Scene question records
§

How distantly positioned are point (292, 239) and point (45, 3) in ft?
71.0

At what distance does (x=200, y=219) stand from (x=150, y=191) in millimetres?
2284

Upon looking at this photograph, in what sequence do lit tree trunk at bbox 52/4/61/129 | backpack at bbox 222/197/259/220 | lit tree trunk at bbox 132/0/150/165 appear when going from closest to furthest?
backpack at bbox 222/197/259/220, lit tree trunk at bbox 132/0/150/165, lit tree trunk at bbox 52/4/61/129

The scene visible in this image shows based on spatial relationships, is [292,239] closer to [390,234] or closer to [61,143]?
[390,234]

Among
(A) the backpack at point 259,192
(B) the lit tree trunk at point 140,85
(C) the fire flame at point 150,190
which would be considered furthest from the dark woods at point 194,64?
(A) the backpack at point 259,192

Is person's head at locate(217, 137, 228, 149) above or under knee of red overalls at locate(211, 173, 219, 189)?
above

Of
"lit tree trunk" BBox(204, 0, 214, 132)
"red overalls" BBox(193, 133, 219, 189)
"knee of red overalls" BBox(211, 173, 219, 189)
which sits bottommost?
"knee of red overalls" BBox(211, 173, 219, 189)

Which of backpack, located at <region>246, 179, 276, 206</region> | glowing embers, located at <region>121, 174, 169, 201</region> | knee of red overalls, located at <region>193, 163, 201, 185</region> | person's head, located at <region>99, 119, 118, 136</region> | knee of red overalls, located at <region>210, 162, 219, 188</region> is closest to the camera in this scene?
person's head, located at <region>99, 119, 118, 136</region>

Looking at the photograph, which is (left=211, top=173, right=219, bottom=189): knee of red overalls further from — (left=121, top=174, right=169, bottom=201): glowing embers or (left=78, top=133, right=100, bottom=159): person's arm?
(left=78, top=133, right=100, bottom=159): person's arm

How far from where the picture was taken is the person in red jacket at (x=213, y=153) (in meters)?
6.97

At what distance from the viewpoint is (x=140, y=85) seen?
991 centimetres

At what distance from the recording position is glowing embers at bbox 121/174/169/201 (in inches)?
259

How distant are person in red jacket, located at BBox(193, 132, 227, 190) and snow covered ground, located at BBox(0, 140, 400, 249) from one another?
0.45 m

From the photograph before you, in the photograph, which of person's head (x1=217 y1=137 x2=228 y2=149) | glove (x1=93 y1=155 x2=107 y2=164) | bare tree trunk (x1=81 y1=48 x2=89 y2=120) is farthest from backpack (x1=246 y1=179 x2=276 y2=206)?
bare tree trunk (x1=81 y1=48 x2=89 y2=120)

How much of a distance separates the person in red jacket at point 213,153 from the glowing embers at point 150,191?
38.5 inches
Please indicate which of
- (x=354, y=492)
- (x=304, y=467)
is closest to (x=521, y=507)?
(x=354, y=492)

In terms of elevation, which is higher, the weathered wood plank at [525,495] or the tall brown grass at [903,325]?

§

**AIM OF THE TASK**
Write out the entries in full, exactly as given.

**RESPONSE BELOW**
How distantly positioned are point (292, 239) and point (45, 3) in ft?
71.0

At what distance does (x=200, y=219) stand from (x=150, y=191) in millimetres?
2284

Upon looking at this photograph, in what sequence do lit tree trunk at bbox 52/4/61/129 | backpack at bbox 222/197/259/220 | lit tree trunk at bbox 132/0/150/165 appear when going from closest to furthest?
backpack at bbox 222/197/259/220, lit tree trunk at bbox 132/0/150/165, lit tree trunk at bbox 52/4/61/129

The scene visible in this image shows based on spatial relationships, is [292,239] closer to [390,234] or closer to [61,143]?
[390,234]

Among
(A) the backpack at point 259,192
(B) the lit tree trunk at point 140,85
(C) the fire flame at point 150,190
which would be considered furthest from the dark woods at point 194,64?
(A) the backpack at point 259,192

Is person's head at locate(217, 137, 228, 149) above or under knee of red overalls at locate(211, 173, 219, 189)?
above

Of
"lit tree trunk" BBox(204, 0, 214, 132)
"red overalls" BBox(193, 133, 219, 189)
"knee of red overalls" BBox(211, 173, 219, 189)
which sits bottommost?
"knee of red overalls" BBox(211, 173, 219, 189)

Which of backpack, located at <region>246, 179, 276, 206</region> | glowing embers, located at <region>121, 174, 169, 201</region> | knee of red overalls, located at <region>193, 163, 201, 185</region> | person's head, located at <region>99, 119, 118, 136</region> | knee of red overalls, located at <region>210, 162, 219, 188</region> is closest to the camera in this scene?
person's head, located at <region>99, 119, 118, 136</region>

Looking at the photograph, which is (left=211, top=173, right=219, bottom=189): knee of red overalls further from — (left=121, top=174, right=169, bottom=201): glowing embers or (left=78, top=133, right=100, bottom=159): person's arm?
(left=78, top=133, right=100, bottom=159): person's arm

How far from where the picture was taken is the person in red jacket at (x=213, y=153) (in meters)?
6.97

At what distance from the viewpoint is (x=140, y=85) seen?
991 centimetres

At what distance from the recording position is glowing embers at bbox 121/174/169/201 (in inches)?
259

How distant are person in red jacket, located at BBox(193, 132, 227, 190) and snow covered ground, located at BBox(0, 140, 400, 249) from one another?
0.45 m

From the photograph before you, in the photograph, which of person's head (x1=217 y1=137 x2=228 y2=149) | glove (x1=93 y1=155 x2=107 y2=164) | bare tree trunk (x1=81 y1=48 x2=89 y2=120) is farthest from backpack (x1=246 y1=179 x2=276 y2=206)?
bare tree trunk (x1=81 y1=48 x2=89 y2=120)

How much of a distance separates the person in red jacket at point 213,153 from the glowing embers at point 150,191?
38.5 inches
Please indicate which of
- (x=354, y=492)
- (x=304, y=467)
is closest to (x=521, y=507)?
(x=354, y=492)

In terms of elevation, which is higher, the weathered wood plank at [525,495] or the tall brown grass at [903,325]?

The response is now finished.